All people are equal before the law. However, a good attorney makes a significant difference.

Social Media and Divorce

On Behalf of | Jun 20, 2022 | Divorce

In this age of social media and instant sharing of life moments, it is all too easy to put your entire life, both the good and bad times, on display for the world to see forever. While this transparency and opening of one’s heart can be touching and move the emotions, it can also bee a double-edged sword in the world of divorce and child custody litigation. From my experience, it is usually best to keep your private life under wraps and proceed with caution when posting to social media.

I have seen many cases where litigants post their drinking or drug-induced escapades on social media, only to have their estranged spouse or paramour capture those images and use them to gain an advantage in court. Other times, I have seen litigants take to social media to call out their spouse in the wake of a fight, only to find that the post backfires portraying the posting party as the aggressive or unreasonable one.

The fact of the matter is there is very little to gain from a vitriol-laden post or a picture of a drunken moment, and an awful lot to lose. The post will likely not change the other spouse’s ways, and all too often diminishes the posting party’s ability to take the high road during a court hearing. When a custody decision hangs in the balance, a judge will often look to something tangible on which to hang a crucial ruling. Ill-advised social media posts can give a judge reason to do just that.

Ultimately, the question becomes whether giving someone a piece of your mind on Facebook is worth the price to be paid later in court. The answer is unquestionably no. So, here a few dos and don’ts regarding social media use:

  1. Do not post about your estranged spouse in anger. It’s better to cool off first and contemplate the ramifications of your actions.
  2. Keep private moments private. Don’t give your estranged partner any ammunition for calling you out in court or blowing some innocent moment out of proportion to gain a strategical advantage.
  3. Watch out for posts in which you are tagged. Keep an eye out for pictures of compromising moments that friends may post. If you are involved in heated litigation, make sure your friends know about it and avoid tagging you on a post that is subject to misinterpretation or leaves you vulnerable to an attack in court.
  4. Watch how you portray your children. Even an innocent post about your children can sometimes be twisted into a situation where the posting parent has been lax in his or her duties. I’ve seen pictures of children who get normal bumps and bruises associated with being a kid used in court as evidence of neglect.
  5. Avoid pictures of heavy partying. This is obvious and could tip the scales against the posting party in a tight custody fight.
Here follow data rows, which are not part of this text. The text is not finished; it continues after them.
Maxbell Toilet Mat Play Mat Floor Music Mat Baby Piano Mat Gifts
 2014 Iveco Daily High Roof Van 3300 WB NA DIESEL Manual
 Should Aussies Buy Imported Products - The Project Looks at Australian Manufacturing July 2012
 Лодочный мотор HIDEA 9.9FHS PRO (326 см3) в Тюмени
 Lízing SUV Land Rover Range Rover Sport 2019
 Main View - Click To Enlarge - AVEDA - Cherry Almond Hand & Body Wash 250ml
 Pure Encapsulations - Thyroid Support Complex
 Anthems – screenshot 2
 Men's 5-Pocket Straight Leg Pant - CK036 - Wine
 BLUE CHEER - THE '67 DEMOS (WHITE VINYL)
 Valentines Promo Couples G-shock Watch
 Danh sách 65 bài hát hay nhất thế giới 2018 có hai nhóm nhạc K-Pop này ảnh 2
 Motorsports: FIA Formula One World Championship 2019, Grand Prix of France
At the end of the day, it is always best to put your best foot forward in court. One should always be mindful of things that could enflame an already volatile situation. Custody litigation is about the best interests of the children. It is never a good idea to give your estranged partner a reason to become further agitated and perhaps even misrepresent a situation to the court. A good rule of thumb is to always think twice before posting when you are in litigation and never arm your estranged spouse with ammunition to use against you. When in doubt, just don’t do it.